* _WRITTEN EXERCISE_: Could you reproduce each of the rows below word for word, omitting the pictures?

start DATASET EXTRACT

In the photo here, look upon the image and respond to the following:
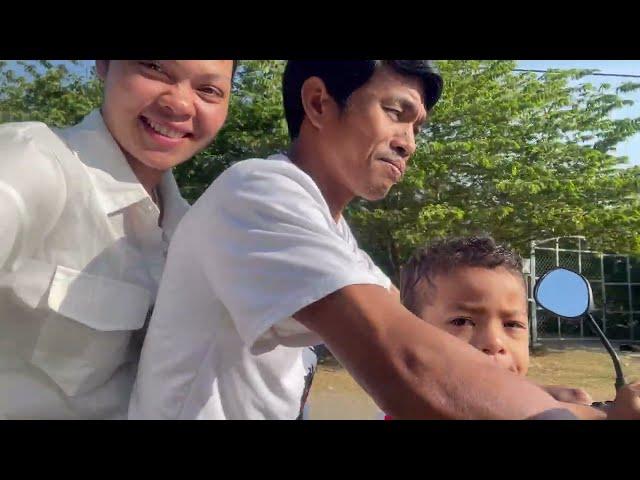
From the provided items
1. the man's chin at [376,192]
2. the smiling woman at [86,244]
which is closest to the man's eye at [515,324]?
the man's chin at [376,192]

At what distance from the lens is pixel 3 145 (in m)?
1.01

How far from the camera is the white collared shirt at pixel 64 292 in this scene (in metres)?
1.03

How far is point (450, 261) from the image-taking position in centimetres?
153

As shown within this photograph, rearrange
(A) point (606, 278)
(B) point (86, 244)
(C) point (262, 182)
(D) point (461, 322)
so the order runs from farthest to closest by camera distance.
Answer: (A) point (606, 278), (D) point (461, 322), (B) point (86, 244), (C) point (262, 182)

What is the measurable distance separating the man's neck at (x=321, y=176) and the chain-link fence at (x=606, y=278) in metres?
3.09

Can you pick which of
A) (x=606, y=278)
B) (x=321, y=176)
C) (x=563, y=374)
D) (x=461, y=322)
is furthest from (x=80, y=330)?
(x=606, y=278)

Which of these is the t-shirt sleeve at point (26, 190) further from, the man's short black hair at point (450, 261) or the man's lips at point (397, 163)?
the man's short black hair at point (450, 261)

end DATASET EXTRACT

* _TASK RESULT_:
In the photo here, look upon the image and respond to the following:
From the provided items
1. the man's chin at [376,192]
2. the smiling woman at [86,244]
which is closest to the man's eye at [515,324]?
the man's chin at [376,192]

At what distance from the lens is pixel 3 145 (in m)?
1.01

How far from the camera is the white collared shirt at pixel 64 292 in this scene (in metres)?
1.03

How far is point (450, 261) from the image-taking position in centimetres?
153

As shown within this photograph, rearrange
(A) point (606, 278)
(B) point (86, 244)
(C) point (262, 182)
(D) point (461, 322)
so the order runs from farthest to closest by camera distance.
Answer: (A) point (606, 278), (D) point (461, 322), (B) point (86, 244), (C) point (262, 182)

What is the measurable distance separating the man's neck at (x=321, y=176) and the chain-link fence at (x=606, y=278) in metres?
3.09

Can you pick which of
A) (x=606, y=278)
B) (x=321, y=176)
C) (x=563, y=374)
D) (x=461, y=322)
is furthest from (x=80, y=330)?
(x=606, y=278)

Which of these is the t-shirt sleeve at point (26, 190) further from, the man's short black hair at point (450, 261) or the man's lips at point (397, 163)?
the man's short black hair at point (450, 261)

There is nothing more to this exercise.